• Aim of the task: Reproduce, unchanged, the lines from the one containing "What is farthest" through the one containing "3. (x=88, y=24)", including both, and output nothing else.
————
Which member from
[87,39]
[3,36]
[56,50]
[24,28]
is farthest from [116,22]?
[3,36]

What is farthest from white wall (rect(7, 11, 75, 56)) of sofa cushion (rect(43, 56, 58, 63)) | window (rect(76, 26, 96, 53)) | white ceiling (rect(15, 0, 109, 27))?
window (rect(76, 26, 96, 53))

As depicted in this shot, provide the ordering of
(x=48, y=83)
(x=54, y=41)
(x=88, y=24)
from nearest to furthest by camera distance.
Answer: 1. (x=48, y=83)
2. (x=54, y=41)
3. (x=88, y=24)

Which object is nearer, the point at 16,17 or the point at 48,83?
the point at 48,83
————
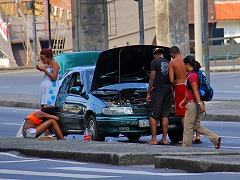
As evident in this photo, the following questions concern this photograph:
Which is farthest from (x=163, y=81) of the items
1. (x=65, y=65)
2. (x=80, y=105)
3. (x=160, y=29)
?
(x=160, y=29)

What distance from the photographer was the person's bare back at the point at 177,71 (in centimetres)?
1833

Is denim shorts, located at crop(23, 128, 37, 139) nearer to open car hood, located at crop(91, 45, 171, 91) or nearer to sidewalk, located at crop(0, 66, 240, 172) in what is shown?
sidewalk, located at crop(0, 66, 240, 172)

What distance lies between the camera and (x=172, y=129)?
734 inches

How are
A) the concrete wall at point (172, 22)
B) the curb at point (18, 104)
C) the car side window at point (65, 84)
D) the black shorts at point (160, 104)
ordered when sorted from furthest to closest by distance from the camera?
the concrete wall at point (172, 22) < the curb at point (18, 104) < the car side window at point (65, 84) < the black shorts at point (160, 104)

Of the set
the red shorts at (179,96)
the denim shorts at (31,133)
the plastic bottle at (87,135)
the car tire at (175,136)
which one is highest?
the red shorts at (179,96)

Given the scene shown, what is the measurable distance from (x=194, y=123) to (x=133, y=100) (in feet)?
————
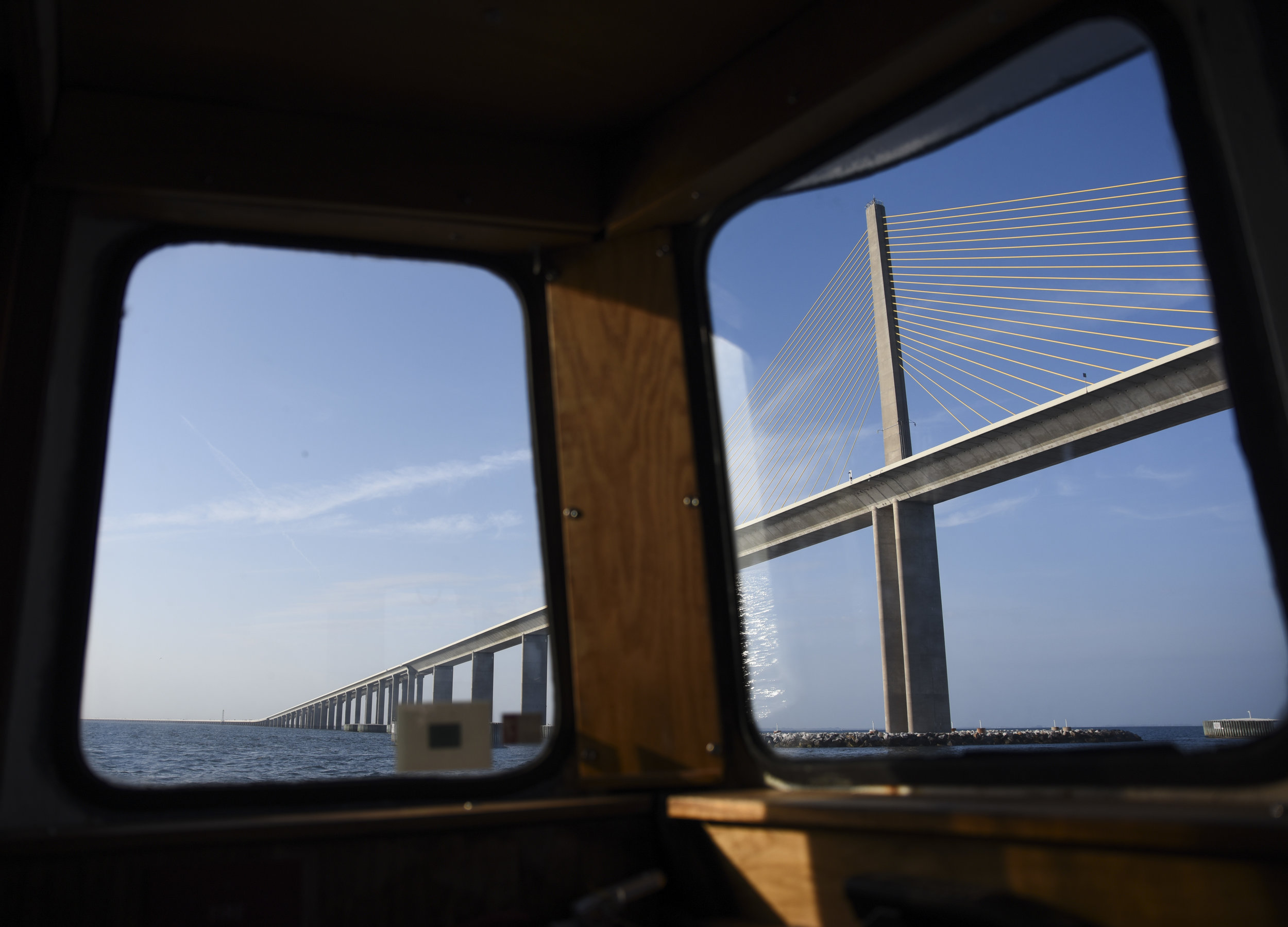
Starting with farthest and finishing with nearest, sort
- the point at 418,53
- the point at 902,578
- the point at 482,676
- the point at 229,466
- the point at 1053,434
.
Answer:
————
• Final result:
What is farthest from white wall (rect(7, 11, 75, 56)) of sofa cushion (rect(43, 56, 58, 63)) | window (rect(76, 26, 96, 53)) | white ceiling (rect(15, 0, 109, 27))?
window (rect(76, 26, 96, 53))

As depicted in this shot, provide the ordering of
(x=48, y=83)
(x=54, y=41)
(x=88, y=24)
from nearest to furthest by camera distance.
Answer: 1. (x=48, y=83)
2. (x=54, y=41)
3. (x=88, y=24)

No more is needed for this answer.